**WHAT YOU HAVE TO DO**. Copy the following lines word for word.

**DATA PROVIDED**.
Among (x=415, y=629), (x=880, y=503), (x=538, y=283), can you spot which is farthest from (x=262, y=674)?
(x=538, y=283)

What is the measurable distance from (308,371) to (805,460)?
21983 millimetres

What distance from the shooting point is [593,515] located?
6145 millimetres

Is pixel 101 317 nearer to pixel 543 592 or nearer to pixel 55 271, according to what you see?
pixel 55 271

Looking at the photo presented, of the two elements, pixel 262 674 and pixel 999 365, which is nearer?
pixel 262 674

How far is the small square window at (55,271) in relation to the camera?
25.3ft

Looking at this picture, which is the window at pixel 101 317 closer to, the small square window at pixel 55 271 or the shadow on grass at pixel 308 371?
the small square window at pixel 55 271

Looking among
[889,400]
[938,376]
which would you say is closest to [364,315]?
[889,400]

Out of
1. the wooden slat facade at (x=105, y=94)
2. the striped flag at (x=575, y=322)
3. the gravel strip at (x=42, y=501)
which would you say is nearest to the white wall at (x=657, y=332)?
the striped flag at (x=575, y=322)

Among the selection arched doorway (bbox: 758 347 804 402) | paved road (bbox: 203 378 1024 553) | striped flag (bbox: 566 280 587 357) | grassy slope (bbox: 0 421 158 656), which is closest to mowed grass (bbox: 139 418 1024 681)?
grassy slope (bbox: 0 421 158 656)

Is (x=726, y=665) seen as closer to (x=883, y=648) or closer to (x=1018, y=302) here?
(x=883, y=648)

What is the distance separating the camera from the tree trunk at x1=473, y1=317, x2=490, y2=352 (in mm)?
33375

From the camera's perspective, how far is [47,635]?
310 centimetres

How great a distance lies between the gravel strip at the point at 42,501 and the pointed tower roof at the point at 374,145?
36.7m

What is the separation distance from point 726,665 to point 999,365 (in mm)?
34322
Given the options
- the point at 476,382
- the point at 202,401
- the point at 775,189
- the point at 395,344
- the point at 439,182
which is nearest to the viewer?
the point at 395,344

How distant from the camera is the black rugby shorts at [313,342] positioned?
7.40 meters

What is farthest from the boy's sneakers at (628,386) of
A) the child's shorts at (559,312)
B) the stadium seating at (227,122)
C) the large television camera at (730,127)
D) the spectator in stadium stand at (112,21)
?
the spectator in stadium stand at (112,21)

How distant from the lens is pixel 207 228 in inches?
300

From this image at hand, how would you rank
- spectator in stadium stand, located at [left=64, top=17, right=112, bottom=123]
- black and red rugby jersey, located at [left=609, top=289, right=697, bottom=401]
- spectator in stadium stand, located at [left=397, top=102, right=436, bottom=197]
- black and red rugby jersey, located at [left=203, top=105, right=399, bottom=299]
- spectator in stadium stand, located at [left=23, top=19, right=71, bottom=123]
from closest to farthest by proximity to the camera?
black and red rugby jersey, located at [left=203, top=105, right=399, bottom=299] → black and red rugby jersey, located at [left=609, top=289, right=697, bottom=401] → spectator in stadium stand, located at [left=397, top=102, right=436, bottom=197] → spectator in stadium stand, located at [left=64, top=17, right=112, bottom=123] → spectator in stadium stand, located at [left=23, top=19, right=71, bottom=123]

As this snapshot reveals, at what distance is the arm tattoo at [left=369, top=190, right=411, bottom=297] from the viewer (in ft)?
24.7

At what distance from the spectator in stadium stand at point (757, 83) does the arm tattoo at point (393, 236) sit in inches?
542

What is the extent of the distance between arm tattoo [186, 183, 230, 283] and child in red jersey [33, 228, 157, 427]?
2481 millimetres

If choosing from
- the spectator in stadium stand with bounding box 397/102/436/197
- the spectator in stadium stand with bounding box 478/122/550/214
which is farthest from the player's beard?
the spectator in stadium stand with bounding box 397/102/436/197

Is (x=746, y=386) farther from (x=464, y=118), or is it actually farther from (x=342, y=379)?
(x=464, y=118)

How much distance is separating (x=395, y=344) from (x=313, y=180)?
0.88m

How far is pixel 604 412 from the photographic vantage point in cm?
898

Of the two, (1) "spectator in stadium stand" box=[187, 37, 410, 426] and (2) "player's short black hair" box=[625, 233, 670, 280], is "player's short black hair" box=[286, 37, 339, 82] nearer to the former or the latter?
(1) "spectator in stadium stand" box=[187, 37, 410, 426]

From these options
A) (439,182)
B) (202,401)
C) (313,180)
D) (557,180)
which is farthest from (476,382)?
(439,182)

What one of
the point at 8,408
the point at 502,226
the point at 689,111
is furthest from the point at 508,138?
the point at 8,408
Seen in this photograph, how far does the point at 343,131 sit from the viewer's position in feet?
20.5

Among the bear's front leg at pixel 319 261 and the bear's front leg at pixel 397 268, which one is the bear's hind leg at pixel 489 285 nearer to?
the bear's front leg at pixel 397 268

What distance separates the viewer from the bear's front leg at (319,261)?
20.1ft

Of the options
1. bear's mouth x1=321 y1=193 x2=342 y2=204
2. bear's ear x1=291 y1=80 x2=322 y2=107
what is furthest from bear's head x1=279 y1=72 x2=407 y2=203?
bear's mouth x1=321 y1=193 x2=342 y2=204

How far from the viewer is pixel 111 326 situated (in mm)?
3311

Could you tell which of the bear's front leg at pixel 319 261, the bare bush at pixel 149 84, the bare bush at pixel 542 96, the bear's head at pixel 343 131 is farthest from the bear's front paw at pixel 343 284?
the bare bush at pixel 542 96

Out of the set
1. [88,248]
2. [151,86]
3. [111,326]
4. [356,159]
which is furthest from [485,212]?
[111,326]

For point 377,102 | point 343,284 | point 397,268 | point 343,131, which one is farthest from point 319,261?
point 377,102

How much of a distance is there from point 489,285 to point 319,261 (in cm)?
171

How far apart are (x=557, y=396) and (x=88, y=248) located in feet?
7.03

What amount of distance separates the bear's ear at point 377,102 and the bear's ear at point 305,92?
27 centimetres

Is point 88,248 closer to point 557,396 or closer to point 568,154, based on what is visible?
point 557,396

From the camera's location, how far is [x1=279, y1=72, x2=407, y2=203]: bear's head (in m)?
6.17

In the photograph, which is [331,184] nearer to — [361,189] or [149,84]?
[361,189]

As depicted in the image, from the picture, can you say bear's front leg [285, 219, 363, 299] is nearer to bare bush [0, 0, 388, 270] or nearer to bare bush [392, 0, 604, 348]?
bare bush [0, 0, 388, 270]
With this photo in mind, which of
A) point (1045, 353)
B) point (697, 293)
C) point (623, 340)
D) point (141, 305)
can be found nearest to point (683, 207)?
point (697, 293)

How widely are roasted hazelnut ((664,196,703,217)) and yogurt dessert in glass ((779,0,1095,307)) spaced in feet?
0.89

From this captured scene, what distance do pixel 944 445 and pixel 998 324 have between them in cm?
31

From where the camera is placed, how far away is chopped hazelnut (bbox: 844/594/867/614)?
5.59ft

**SOLUTION FOR THIS PROBLEM**.
Among (x=415, y=629), (x=880, y=503), (x=538, y=283), can you spot which is farthest from (x=262, y=674)?
(x=538, y=283)

What is the measurable distance from (308,371) to (805,460)?
21983 millimetres

What distance from the shooting point is [593,515] located?
6145 millimetres

Is pixel 101 317 nearer to pixel 543 592 or nearer to pixel 55 271, according to what you see?
pixel 55 271

Looking at the photo presented, of the two elements, pixel 262 674 and pixel 999 365, which is nearer?
pixel 262 674

How far is the small square window at (55,271) in relation to the camera?
25.3ft

Looking at this picture, which is the window at pixel 101 317 closer to, the small square window at pixel 55 271 or the shadow on grass at pixel 308 371?
the small square window at pixel 55 271

Looking among
[889,400]
[938,376]
which would you say is closest to [364,315]?
[889,400]

Out of
1. the wooden slat facade at (x=105, y=94)
2. the striped flag at (x=575, y=322)
3. the gravel strip at (x=42, y=501)
which would you say is nearest to the white wall at (x=657, y=332)?
the striped flag at (x=575, y=322)

Among the selection arched doorway (bbox: 758 347 804 402) | paved road (bbox: 203 378 1024 553) | striped flag (bbox: 566 280 587 357) | grassy slope (bbox: 0 421 158 656), which is closest to mowed grass (bbox: 139 418 1024 681)?
grassy slope (bbox: 0 421 158 656)

Is (x=726, y=665) seen as closer to (x=883, y=648) or closer to (x=1018, y=302) here?
(x=883, y=648)

What is the distance separating the camera from the tree trunk at x1=473, y1=317, x2=490, y2=352 (in mm)?
33375

From the camera's perspective, how far is [47,635]?
310 centimetres

How great a distance lies between the gravel strip at the point at 42,501 and the pointed tower roof at the point at 374,145?
36.7m

What is the separation distance from point 726,665 to point 999,365 (in mm)?
34322
Given the options
- the point at 476,382
- the point at 202,401
- the point at 775,189
- the point at 395,344
- the point at 439,182
which is nearest to the viewer?
the point at 395,344

How distant from the camera is the black rugby shorts at [313,342] positioned?
7.40 meters

What is farthest from the boy's sneakers at (628,386) of
A) the child's shorts at (559,312)
B) the stadium seating at (227,122)
C) the large television camera at (730,127)
D) the spectator in stadium stand at (112,21)
?
the spectator in stadium stand at (112,21)

How distant from the lens is pixel 207 228 in inches?
300

From this image at hand, how would you rank
- spectator in stadium stand, located at [left=64, top=17, right=112, bottom=123]
- black and red rugby jersey, located at [left=609, top=289, right=697, bottom=401]
- spectator in stadium stand, located at [left=397, top=102, right=436, bottom=197]
- black and red rugby jersey, located at [left=203, top=105, right=399, bottom=299]
- spectator in stadium stand, located at [left=23, top=19, right=71, bottom=123]
from closest to farthest by proximity to the camera?
black and red rugby jersey, located at [left=203, top=105, right=399, bottom=299] → black and red rugby jersey, located at [left=609, top=289, right=697, bottom=401] → spectator in stadium stand, located at [left=397, top=102, right=436, bottom=197] → spectator in stadium stand, located at [left=64, top=17, right=112, bottom=123] → spectator in stadium stand, located at [left=23, top=19, right=71, bottom=123]

As this snapshot reveals, at what distance is the arm tattoo at [left=369, top=190, right=411, bottom=297] from the viewer (in ft)?
24.7

At what distance from the spectator in stadium stand at point (757, 83) does the arm tattoo at point (393, 236) sit in inches?
542

What is the extent of the distance between arm tattoo [186, 183, 230, 283] and child in red jersey [33, 228, 157, 427]?
2481 millimetres

If choosing from
- the spectator in stadium stand with bounding box 397/102/436/197
- the spectator in stadium stand with bounding box 478/122/550/214
which is farthest from the player's beard?
the spectator in stadium stand with bounding box 397/102/436/197

Is (x=746, y=386) farther from (x=464, y=118), or is it actually farther from (x=342, y=379)?
(x=464, y=118)

How much distance is separating (x=395, y=344) from (x=313, y=180)?
0.88m

How far is pixel 604 412 from the photographic vantage point in cm?
898

Of the two, (1) "spectator in stadium stand" box=[187, 37, 410, 426] and (2) "player's short black hair" box=[625, 233, 670, 280], is "player's short black hair" box=[286, 37, 339, 82] nearer to the former or the latter?
(1) "spectator in stadium stand" box=[187, 37, 410, 426]

From these options
A) (439,182)
B) (202,401)
C) (313,180)
D) (557,180)
which is farthest from (476,382)?
(439,182)

What one of
the point at 8,408
the point at 502,226
the point at 689,111
is furthest from the point at 508,138?
the point at 8,408
Seen in this photograph, how far does the point at 343,131 sit from the viewer's position in feet?
20.5

Among the bear's front leg at pixel 319 261 and the bear's front leg at pixel 397 268, which one is the bear's hind leg at pixel 489 285 nearer to?
the bear's front leg at pixel 397 268

What distance separates the viewer from the bear's front leg at (319,261)?
20.1ft

Of the options
1. bear's mouth x1=321 y1=193 x2=342 y2=204
2. bear's ear x1=291 y1=80 x2=322 y2=107
what is furthest from bear's head x1=279 y1=72 x2=407 y2=203?
bear's mouth x1=321 y1=193 x2=342 y2=204

How far from the viewer is pixel 111 326 situated (in mm)?
3311

Could you tell which of the bear's front leg at pixel 319 261, the bare bush at pixel 149 84, the bare bush at pixel 542 96, the bear's head at pixel 343 131 is farthest from the bear's front paw at pixel 343 284?
the bare bush at pixel 542 96

Out of the set
1. [88,248]
2. [151,86]
3. [111,326]
4. [356,159]
which is furthest from [485,212]?
[111,326]

For point 377,102 | point 343,284 | point 397,268 | point 343,131, which one is farthest from point 319,261?
point 377,102

How much of a distance is there from point 489,285 to point 319,261 (in cm)?
171

How far apart are (x=557, y=396) and (x=88, y=248) located in feet?
7.03

What amount of distance separates the bear's ear at point 377,102 and the bear's ear at point 305,92?
27 centimetres

Is point 88,248 closer to point 557,396 or closer to point 568,154, based on what is visible?
point 557,396

From the camera's location, how far is [x1=279, y1=72, x2=407, y2=203]: bear's head (in m)?
6.17

In the photograph, which is [331,184] nearer to — [361,189] or [149,84]?
[361,189]

As depicted in the image, from the picture, can you say bear's front leg [285, 219, 363, 299] is nearer to bare bush [0, 0, 388, 270] or nearer to bare bush [392, 0, 604, 348]?
bare bush [0, 0, 388, 270]
With this photo in mind, which of
A) point (1045, 353)
B) point (697, 293)
C) point (623, 340)
D) point (141, 305)
can be found nearest to point (683, 207)?
point (697, 293)

How widely are roasted hazelnut ((664,196,703,217)) and yogurt dessert in glass ((779,0,1095,307)) spaced in feet?
0.89

From this captured scene, what distance do pixel 944 445 and pixel 998 324 have between them in cm?
31

From where the camera is placed, how far away is chopped hazelnut (bbox: 844/594/867/614)?
5.59ft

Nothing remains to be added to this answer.